ASSIGNMENT 1: Set down the passage of the bond-enthalpy discussion word for word, starting with "As I'm aware" and going on through "is another mystery.".
ASSIGNMENT 2: Supply the next part of the bond-enthalpy discussion, picking up right after its final sentence.

TEXT SHOWN:
== == ==
Speaking of F-F bond, flourine has a very high charge/radius ratio which results in high repulsion between the two flourine atoms. Hence it has greater bond length and lower bond enthalpy.
 
  • #3
Adithyan said:
C-N bond is less stable as compared to C-O due to various factors. An interplay of electronegativities, bond length etc may be responsible for this. One can't really explain the exact cause of the order of bond enthalpies, so we have to rely upon the experimental values.
As I'm aware of, bond length (as well as bond angle) is a consequence of two factors - atom radius and hybridised orbital character. Bond lengths are:
N-N 0.146 nm
O-O 0.148 nm
despite smaller oxygen atom. That is another mystery.

Adithyan said:
Speaking of F-F bond, flourine has a very high charge/radius ratio which results in high repulsion between the two flourine atoms.
== == ==
SOURCE MATERIAL:
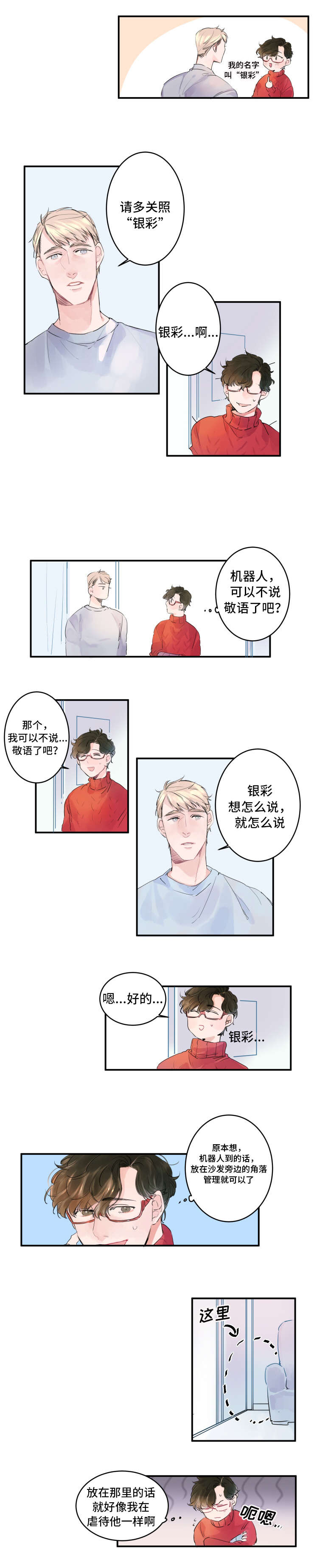 救援机器人罗伊漫画,第2章：特殊技能1图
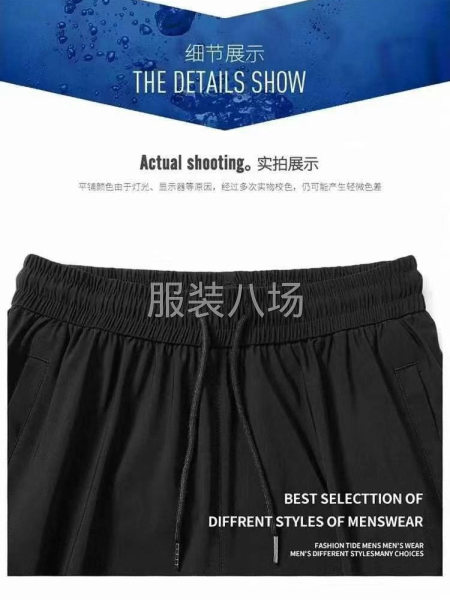 罗蒙锦纶冰丝休闲裤，5000条一个黑色，M到3X，清货十几块-第4张图片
== == ==
OUTPUT 1:
As I'm aware of, bond length (as well as bond angle) is a consequence of two factors - atom radius and hybridised orbital character. Bond lengths are:
N-N 0.146 nm
O-O 0.148 nm
despite smaller oxygen atom. That is another mystery.

OUTPUT 2:
That might make a sense - electrostatic repulsion of valence electrons. I'd need to check it deeper - as I'm adding the protons in period and not significantly moving with valence electron orbitals (I'm also adding electrons, but their repulsion is obviously minor), the electrons are more attracted so they are closer to the nucleus. Their charge density increases, but - what about nucleus electrostatic force? As I'm closer to nucleus in smaller atom with more protons, should I feel greater positive electrostatic force as well? That is a vital thing. Perhalps the nucleus is becoming more shielded in period as the electron density increases (I'm adding electron as well as proton plus I'm increasing ELECTRON density).
Also the electrostatic repulsion of atoms in period could be another factor for bond enthalpies, lengths.

Adithyan said:
Hence it has greater bond length and lower bond enthalpy.
Greater bond length than what?
 
  • #4
sludger13 said:
N-N 0.146 nm
O-O 0.148 nm
despite smaller oxygen atom. That is another mystery.
The N-N is a triple bond, while O-O a double bond.
 
  • #5
Yes, for fluorine (not flourine) molecule would not even be stable according to MO theory. Only when electron correlation is taken into account, a stable bond results. Valence bond gives a stable bond directly. So due to the high electron density, much care has to be taken to allow the electrons to avoid each other to get stabe (though weak) bonding.
 
  • #6
DrClaude said:
The N-N is a triple bond, while O-O a double bond.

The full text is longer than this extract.